--- Start Data to process ---

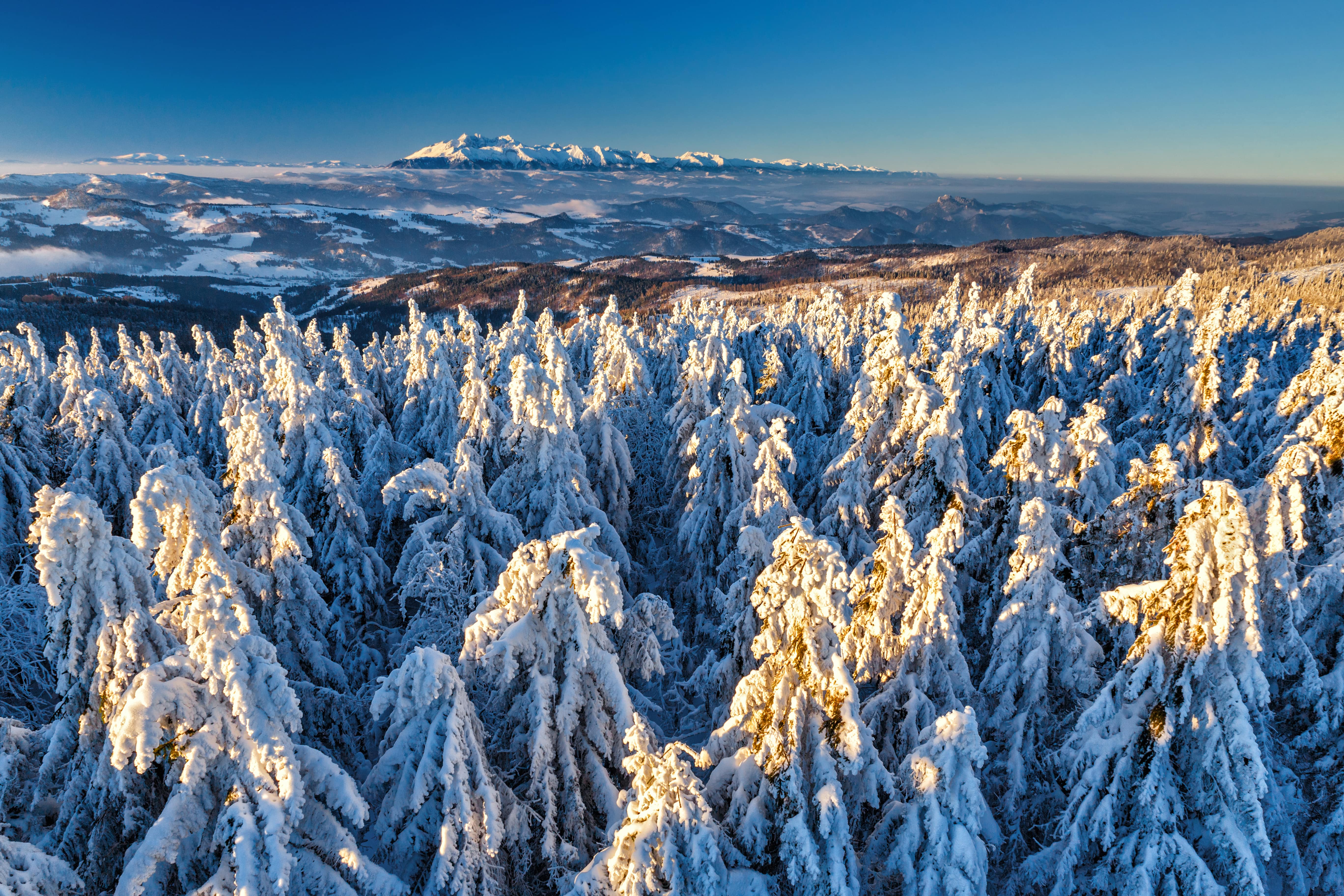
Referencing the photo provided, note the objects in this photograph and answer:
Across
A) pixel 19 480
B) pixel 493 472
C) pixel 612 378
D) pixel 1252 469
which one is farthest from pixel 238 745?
pixel 1252 469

--- End Data to process ---

» Work to be completed
Set down the complete material exactly, but do not include the images.

» Complete response
Referencing the photo provided, note the objects in this photograph and answer:
Across
A) pixel 19 480
B) pixel 493 472
C) pixel 612 378
D) pixel 1252 469
which one is farthest from pixel 238 745?
pixel 1252 469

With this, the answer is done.